MedPAC proposes changes that would reduce Medicare Part B spending on 340B drugs by 10 percent, reallocating almost $300 million to pay for uncompensated care.
For most of the past year, the Medicare Payment Advisory Commission (MedPAC) has been examining Medicare Part B payments to hospitals that participate in the 340B drug purchasing discount program in an effort to better align program payments with drug acquisition costs while enhancing funds available to reimburse hospitals for uncompensated care.
In July 2015, MedPAC evaluated two policy alternatives intended to address these goals: changing Medicare payment to 100 percent of the drug’s average sales price (ASP) + $24, or to 102 percent of ASP + $14 per administration day. Both options would have the effect of increasing the payment for very low priced drugs and decreasing the payment for higher cost drugs, which MedPAC believes would incentivize use of lower priced drugs.
In November and December 2015, MedPAC refined its recommendations to allow certain hospitals to share in a portion of the savings that would result from lowering Medicare Part B payments for drugs purchased under the 340B program. Under this revised proposal, MedPAC recommended that Medicare payment rates be reduced by 10 percent, resulting in decreased payments of almost $300 million overall, and that the reduced spending be redistributed to hospitals through increases to Medicare’s uncompensated care fund. MedPAC also recommended changing the way the money in the uncompensated care fund is distributed by apportioning funds based on a hospital’s audited uncompensated care costs instead of a hospital’s proportion of Medicaid inpatient days. While MedPAC did not release specific details about the redistribution of funds, the panel estimated that this change would decrease payments to the average hospital by $30,000, while increasing payments to 340B and rural hospitals by an average of $170,000 and $240,000, respectively.

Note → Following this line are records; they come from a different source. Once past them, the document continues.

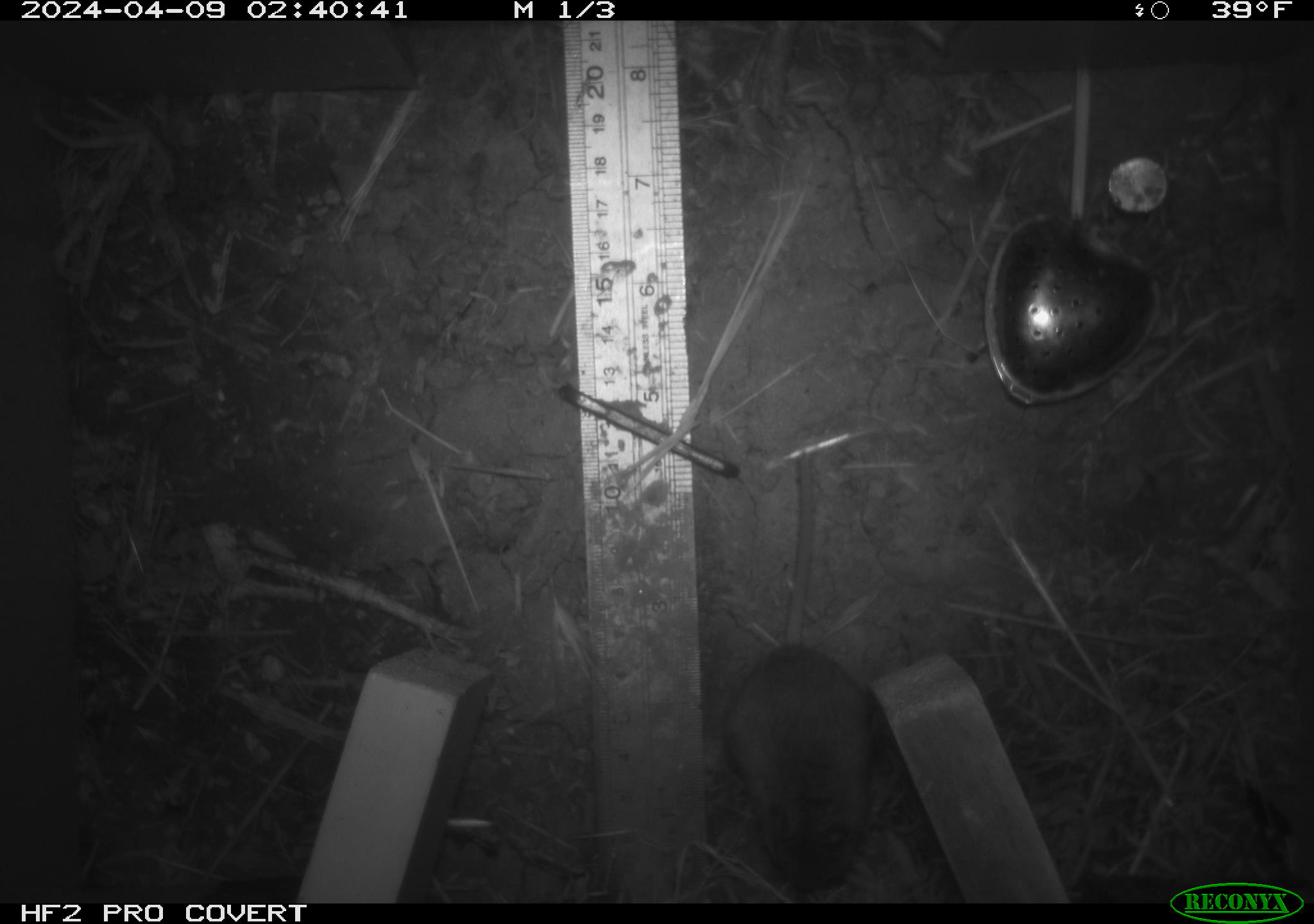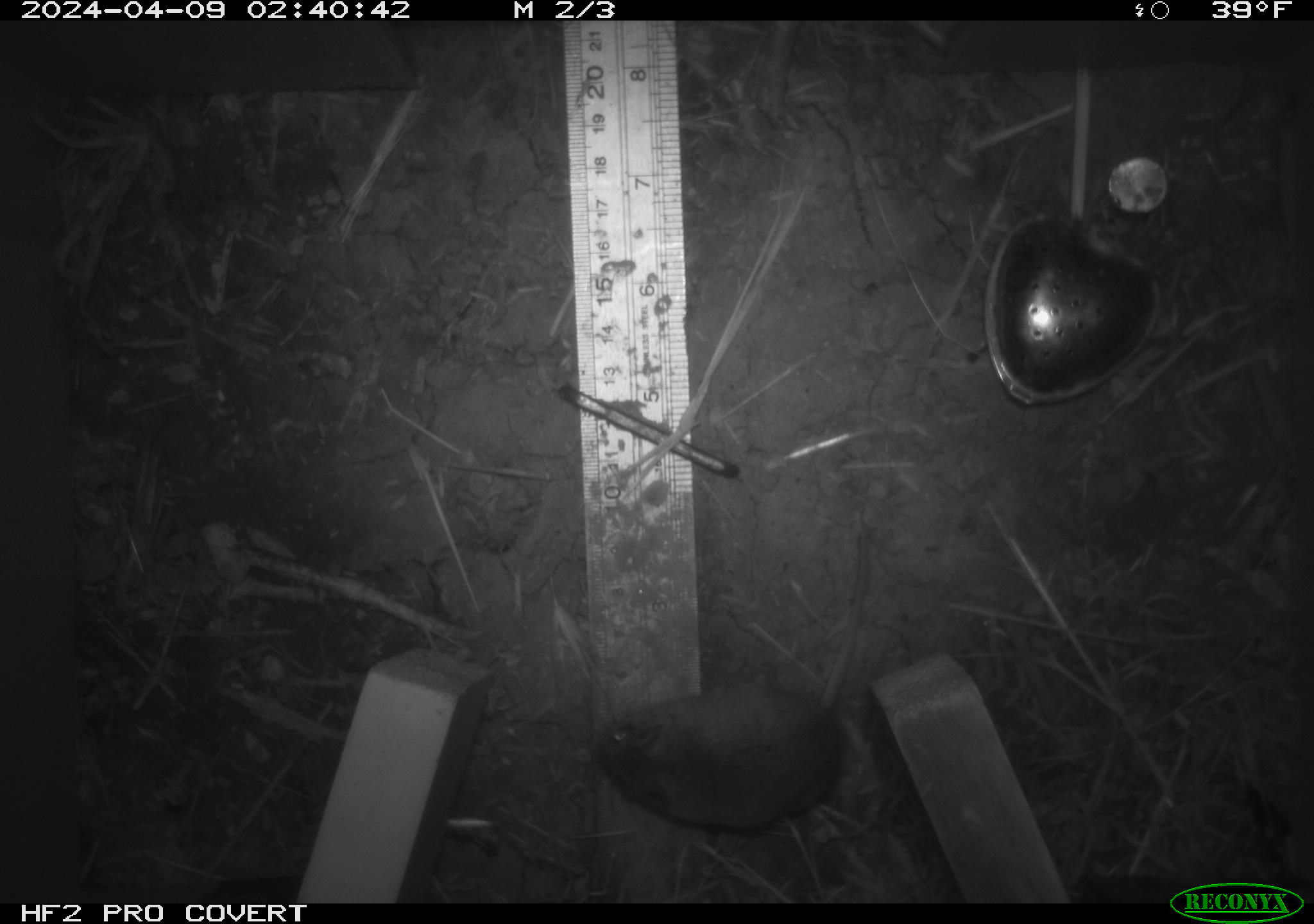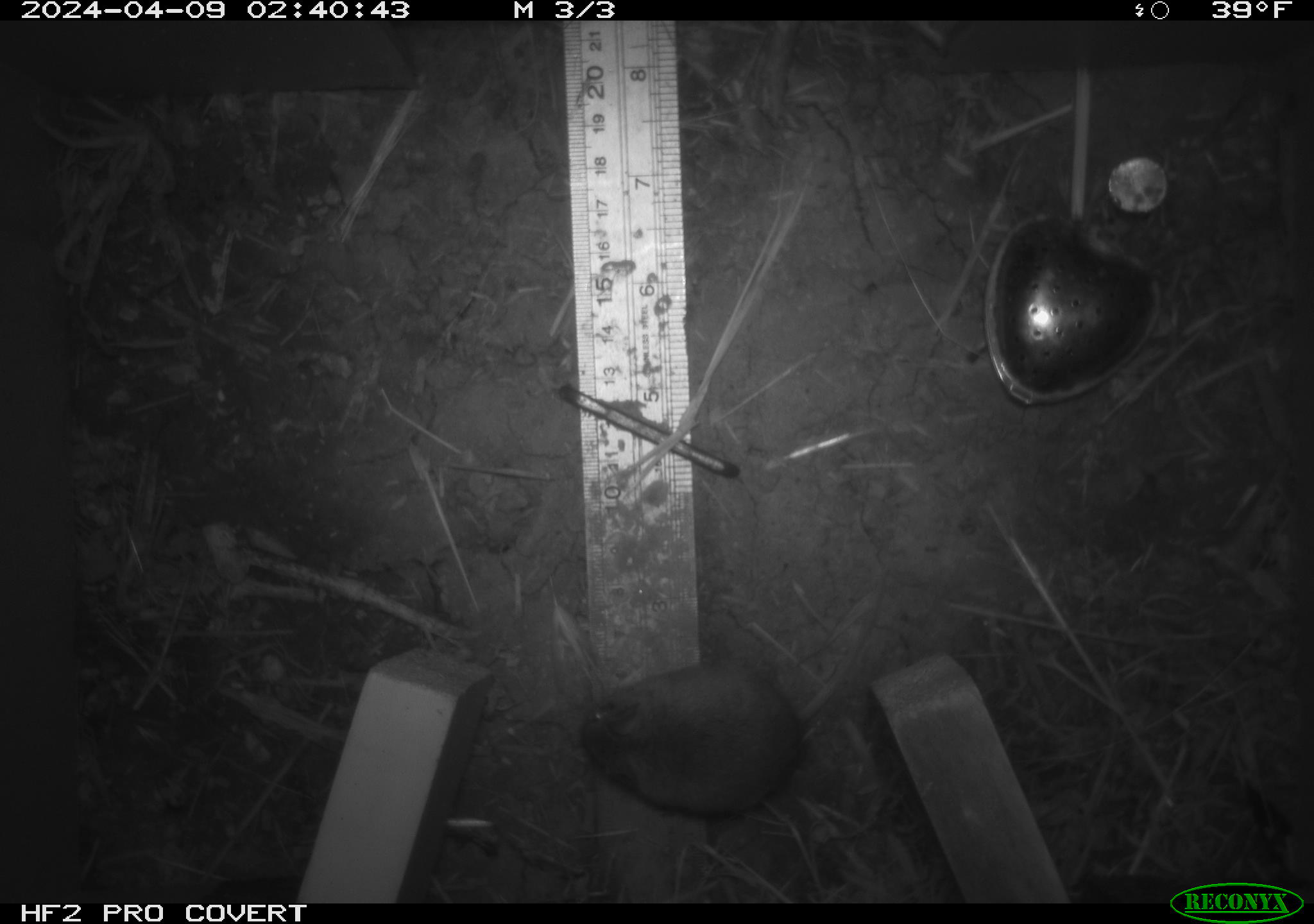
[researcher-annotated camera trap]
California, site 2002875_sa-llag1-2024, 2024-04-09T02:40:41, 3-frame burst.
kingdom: Animalia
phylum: Chordata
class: Mammalia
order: Rodentia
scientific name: Rodentia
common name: mouse species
Mouse species (Rodentia).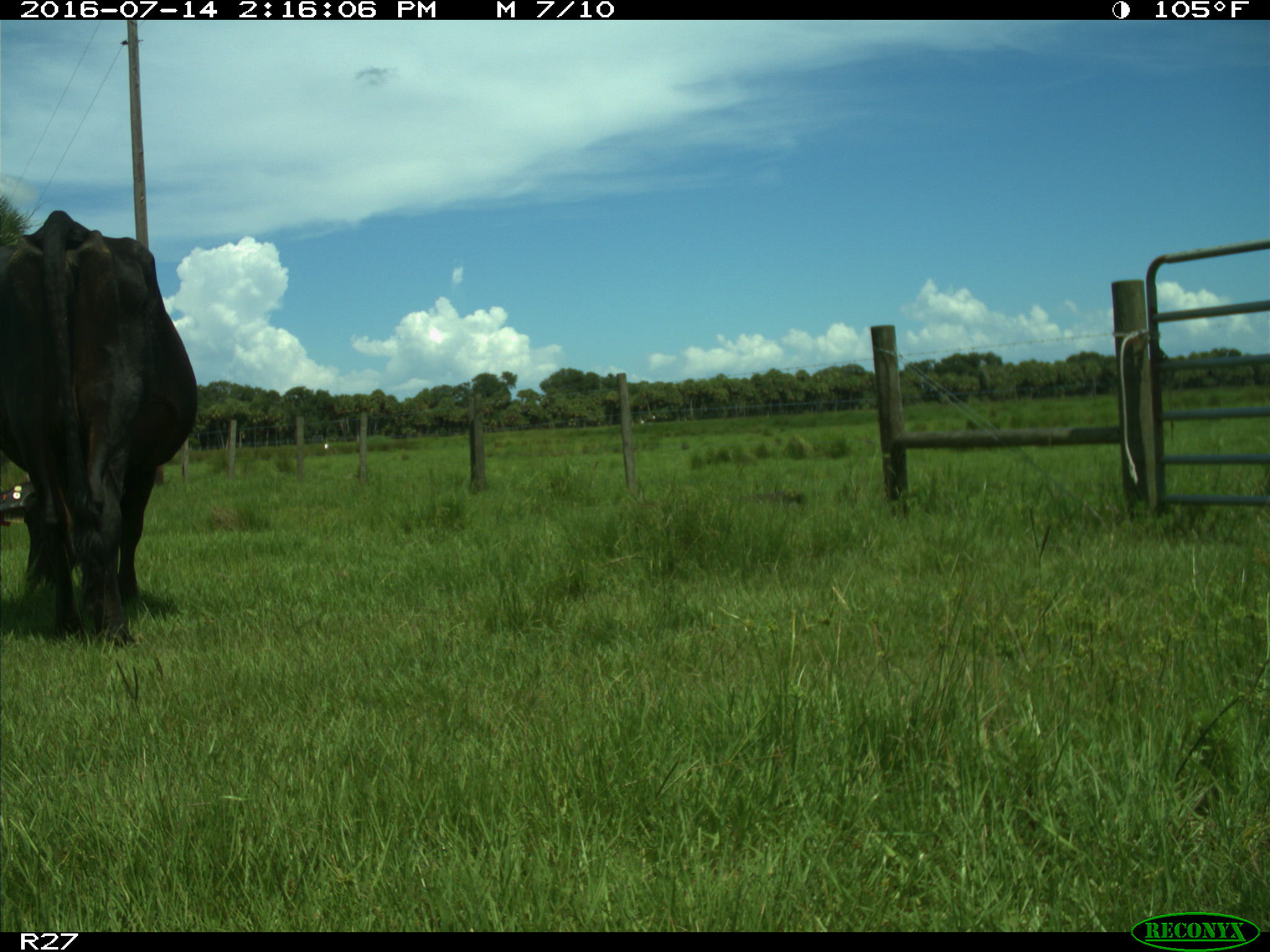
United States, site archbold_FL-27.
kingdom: Animalia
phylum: Chordata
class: Mammalia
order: Artiodactyla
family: Bovidae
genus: Bos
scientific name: Bos taurus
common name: domestic cow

MedPAC also suggests that beneficiaries could benefit from this proposal through reduced co-insurance amounts. According to MedPAC, beneficiaries without Medigap plans would realize lower out-of-pocket costs, while those with Medigap plans would realize lower claims costs. MedPAC also noted that lower Medigap costs could translate into lower premiums for beneficiaries.
Public commenters generally objected to the proposal. Comments disagreed with MedPAC’s assertion that beneficiary out-of-pocket costs would meaningfully decrease, citing an estimated savings of only $6 per year and stating that the proposal ignores the overall trend of increasing drug prices. Hospitals that rely on savings from the 340B program to fund ongoing operations also objected to the potential loss of money and the impact on their ability to continue to provide uncompensated care to patients.